Sur l'ensemble de la période de deux ans et demi, le nombre total de demandes a atteint près de 1 100. Bien que ce chiffre cumulatif soit significatif, il y a eu une diminution notable du taux de nouveaux signalements au fil du temps. Cette tendance ne signifie pas nécessairement que moins d'incidents se produisent.
« Les incidents n'ont malheureusement pas diminué, seulement les signalements. Cela signifie pour nous que nous devons continuer à travailler pour que les gens connaissent notre outil de signalement », a déclaré Christoph Gostelli.
Cela suggère que des efforts continus sont nécessaires pour maintenir la sensibilisation du public et encourager l'utilisation continue de la plateforme. L'objectif est de s'assurer que l'outil reste une option visible et accessible pour ceux qui subissent ou sont témoins de harcèlement.
Nature des incidents signalés
Le dernier rapport d'évaluation de la Ville de Berne fournit des informations sur les types d'incidents signalés. La majorité des soumissions concernent le harcèlement verbal. Cette catégorie comprend des comportements tels que le « catcalling », qui implique de siffler ou de crier des commentaires à quelqu'un en public.
De nombreuses personnes ont également signalé avoir subi des contacts physiques non désirés ou des regards insistants. Ces incidents contribuent à un environnement d'inconfort et de peur pour de nombreux habitants. La ventilation détaillée aide les autorités à comprendre les défis spécifiques auxquels la communauté est confrontée.
Pourquoi le signalement anonyme est important
Les outils de signalement anonyme jouent un rôle vital dans la résolution de problèmes sensibles comme le harcèlement. Ils offrent un espace sûr aux individus pour partager leurs expériences sans crainte de représailles ou de jugement. Cela aide à surmonter le « chiffre noir » de la criminalité, qui fait référence aux incidents non signalés. En collectant des données, les villes peuvent mieux comprendre l'ampleur du problème et élaborer des stratégies de prévention ciblées.
Lieux de préoccupation
Le rapport d'évaluation met également en évidence les lieux où ces incidents se produisent le plus fréquemment. Les lieux les plus courants pour le harcèlement signalé sont les rues publiques et les transports en commun. Cette constatation indique que les espaces publics quotidiens, qui devraient être sûrs, sont souvent le théâtre de tels comportements.

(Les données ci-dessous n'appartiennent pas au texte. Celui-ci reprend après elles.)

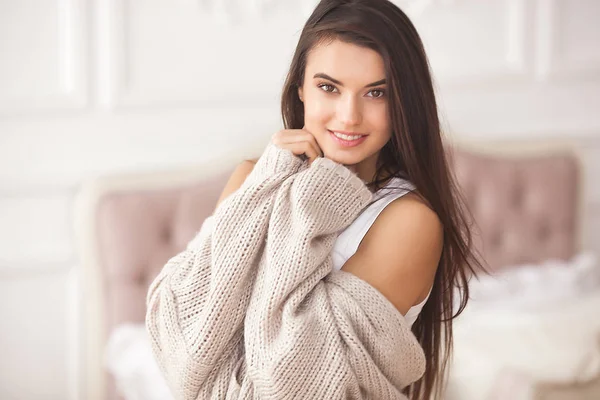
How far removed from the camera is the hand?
1.39 meters

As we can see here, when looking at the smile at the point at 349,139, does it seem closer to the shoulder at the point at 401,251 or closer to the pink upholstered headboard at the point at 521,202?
the shoulder at the point at 401,251

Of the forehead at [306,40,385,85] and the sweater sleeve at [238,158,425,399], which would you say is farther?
the forehead at [306,40,385,85]

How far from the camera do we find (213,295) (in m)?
1.25

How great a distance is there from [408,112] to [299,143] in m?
0.20

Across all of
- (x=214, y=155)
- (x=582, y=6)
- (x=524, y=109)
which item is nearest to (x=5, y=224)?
(x=214, y=155)

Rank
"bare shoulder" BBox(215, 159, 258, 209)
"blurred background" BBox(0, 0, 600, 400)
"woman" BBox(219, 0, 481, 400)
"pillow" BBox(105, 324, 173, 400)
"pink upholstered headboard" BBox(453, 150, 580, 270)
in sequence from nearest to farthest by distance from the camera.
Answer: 1. "woman" BBox(219, 0, 481, 400)
2. "bare shoulder" BBox(215, 159, 258, 209)
3. "pillow" BBox(105, 324, 173, 400)
4. "blurred background" BBox(0, 0, 600, 400)
5. "pink upholstered headboard" BBox(453, 150, 580, 270)

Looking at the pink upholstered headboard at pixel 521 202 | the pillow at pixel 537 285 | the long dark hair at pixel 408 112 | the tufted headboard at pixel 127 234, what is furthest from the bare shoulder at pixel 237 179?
the pink upholstered headboard at pixel 521 202

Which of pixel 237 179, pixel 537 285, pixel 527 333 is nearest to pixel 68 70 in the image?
pixel 237 179

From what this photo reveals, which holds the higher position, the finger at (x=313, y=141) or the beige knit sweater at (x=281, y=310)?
the finger at (x=313, y=141)

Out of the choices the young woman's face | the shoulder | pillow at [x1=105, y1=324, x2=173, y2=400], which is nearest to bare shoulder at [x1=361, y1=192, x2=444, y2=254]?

Comprendre ces lieux est essentiel pour élaborer des stratégies d'intervention et de prévention efficaces. Cela permet aux urbanistes, aux forces de l'ordre et aux opérateurs de transports en commun de concentrer leurs efforts sur des zones spécifiques afin d'améliorer la sécurité de tous les habitants. Une présence accrue ou une surveillance améliorée pourrait être envisagée dans ces points chauds.
Défis permanents et prochaines étapes
Malgré le succès de l'outil dans la collecte de données, la diminution des nouveaux signalements représente un défi. Cela souligne la nécessité de campagnes continues pour promouvoir la sensibilisation à la plateforme et à son objectif. S'assurer que le public connaît l'outil est essentiel pour en faire une solution efficace à long terme.
La Ville de Berne reste déterminée à lutter contre le sexisme, la queerphobie et le harcèlement. Les données recueillies via l'outil de signalement sont essentielles pour élaborer les futures politiques et initiatives visant à créer une ville plus sûre et plus inclusive pour tous. Une vigilance continue et un engagement communautaire seront essentiels dans cet effort permanent.